▶ [PROBLEM TO WORK ON]
Print out each record below, unaltered and complete, without its images.

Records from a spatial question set

● ● ● ●

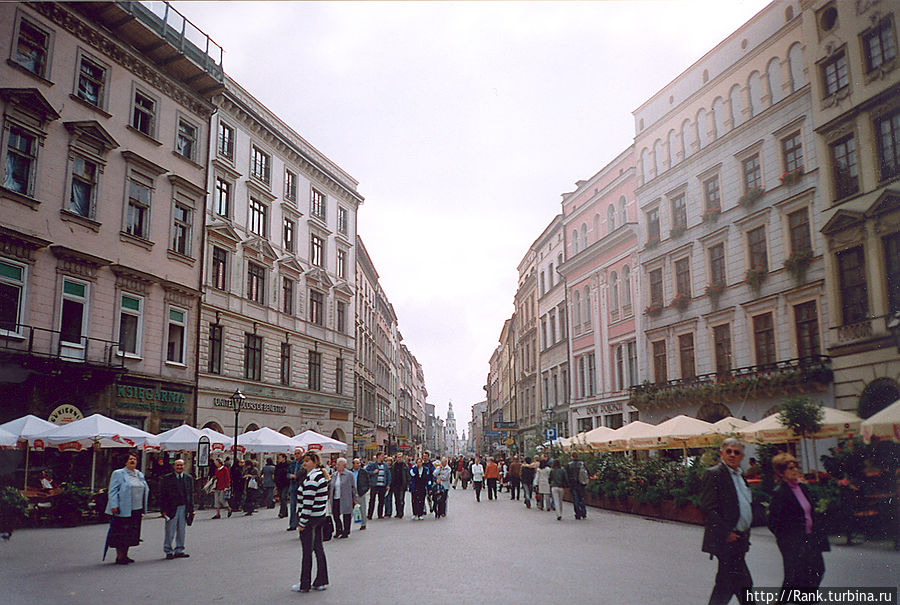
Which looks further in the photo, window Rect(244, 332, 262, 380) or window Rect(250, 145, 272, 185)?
window Rect(250, 145, 272, 185)

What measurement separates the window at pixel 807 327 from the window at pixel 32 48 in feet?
66.5

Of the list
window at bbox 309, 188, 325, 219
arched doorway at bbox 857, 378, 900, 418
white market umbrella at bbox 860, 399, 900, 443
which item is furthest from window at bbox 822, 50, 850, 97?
window at bbox 309, 188, 325, 219

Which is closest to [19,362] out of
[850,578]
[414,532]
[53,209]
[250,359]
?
[53,209]

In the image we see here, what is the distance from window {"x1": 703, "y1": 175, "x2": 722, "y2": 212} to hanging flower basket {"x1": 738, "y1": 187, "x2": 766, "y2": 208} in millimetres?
1456

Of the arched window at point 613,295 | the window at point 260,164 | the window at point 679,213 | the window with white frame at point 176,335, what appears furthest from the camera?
the arched window at point 613,295

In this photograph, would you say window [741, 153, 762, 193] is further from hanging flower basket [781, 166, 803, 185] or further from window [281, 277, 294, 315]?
window [281, 277, 294, 315]

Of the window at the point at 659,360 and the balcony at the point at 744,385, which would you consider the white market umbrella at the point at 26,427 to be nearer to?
the balcony at the point at 744,385

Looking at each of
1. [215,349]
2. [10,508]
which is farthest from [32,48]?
[215,349]

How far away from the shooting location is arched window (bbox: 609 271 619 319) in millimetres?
36094

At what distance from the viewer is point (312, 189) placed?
42125 mm

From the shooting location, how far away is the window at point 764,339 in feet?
63.8

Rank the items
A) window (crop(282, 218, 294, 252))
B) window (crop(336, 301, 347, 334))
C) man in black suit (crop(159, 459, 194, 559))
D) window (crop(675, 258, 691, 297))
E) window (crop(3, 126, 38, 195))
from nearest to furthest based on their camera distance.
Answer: man in black suit (crop(159, 459, 194, 559)) < window (crop(3, 126, 38, 195)) < window (crop(675, 258, 691, 297)) < window (crop(282, 218, 294, 252)) < window (crop(336, 301, 347, 334))

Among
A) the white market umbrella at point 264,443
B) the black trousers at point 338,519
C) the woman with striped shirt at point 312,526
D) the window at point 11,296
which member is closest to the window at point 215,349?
the white market umbrella at point 264,443

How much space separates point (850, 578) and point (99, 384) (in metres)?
21.5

● ● ● ●

▶ [ANSWER TO THIS EXERCISE]
Which looks further in the photo, window Rect(244, 332, 262, 380) or window Rect(250, 145, 272, 185)?
window Rect(250, 145, 272, 185)

What measurement separates the window at pixel 807 327 from the window at pixel 32 48 in feet?
66.5

Of the list
window at bbox 309, 188, 325, 219
arched doorway at bbox 857, 378, 900, 418
white market umbrella at bbox 860, 399, 900, 443
which item is furthest from window at bbox 822, 50, 850, 97?
window at bbox 309, 188, 325, 219

Which is closest to [19,362] out of
[850,578]
[414,532]
[53,209]
[250,359]
?
[53,209]

In the image we see here, what is the distance from window {"x1": 703, "y1": 175, "x2": 722, "y2": 212} to hanging flower basket {"x1": 738, "y1": 187, "x2": 766, "y2": 208} in millimetres?
1456

Of the arched window at point 613,295 | the window at point 260,164 | the window at point 679,213 | the window with white frame at point 176,335, what appears furthest from the camera?
the arched window at point 613,295

In this photograph, would you say window [741, 153, 762, 193] is further from hanging flower basket [781, 166, 803, 185] or further from window [281, 277, 294, 315]?
window [281, 277, 294, 315]

Of the window at the point at 659,360 and the balcony at the point at 744,385, which would you consider the white market umbrella at the point at 26,427 to be nearer to?
the balcony at the point at 744,385

Looking at each of
1. [215,349]
2. [10,508]
which is farthest from [32,48]?
[215,349]

How far away from the shooting location is arched window (bbox: 609 271 619 319) in millimetres?
36094

At what distance from the viewer is point (312, 189) placed?
42125 mm

From the shooting location, how far away is the window at point 764,339 in feet?
63.8

Rank the items
A) window (crop(282, 218, 294, 252))
B) window (crop(336, 301, 347, 334))
C) man in black suit (crop(159, 459, 194, 559))
D) window (crop(675, 258, 691, 297))
E) window (crop(3, 126, 38, 195))
from nearest to furthest based on their camera distance.
Answer: man in black suit (crop(159, 459, 194, 559)) < window (crop(3, 126, 38, 195)) < window (crop(675, 258, 691, 297)) < window (crop(282, 218, 294, 252)) < window (crop(336, 301, 347, 334))

Among
A) the white market umbrella at point 264,443
B) the black trousers at point 338,519
C) the woman with striped shirt at point 312,526
D) the window at point 11,296
which member is closest to the window at point 215,349?
the white market umbrella at point 264,443

How much space separates point (850, 578) and point (99, 384) (in metres)?
21.5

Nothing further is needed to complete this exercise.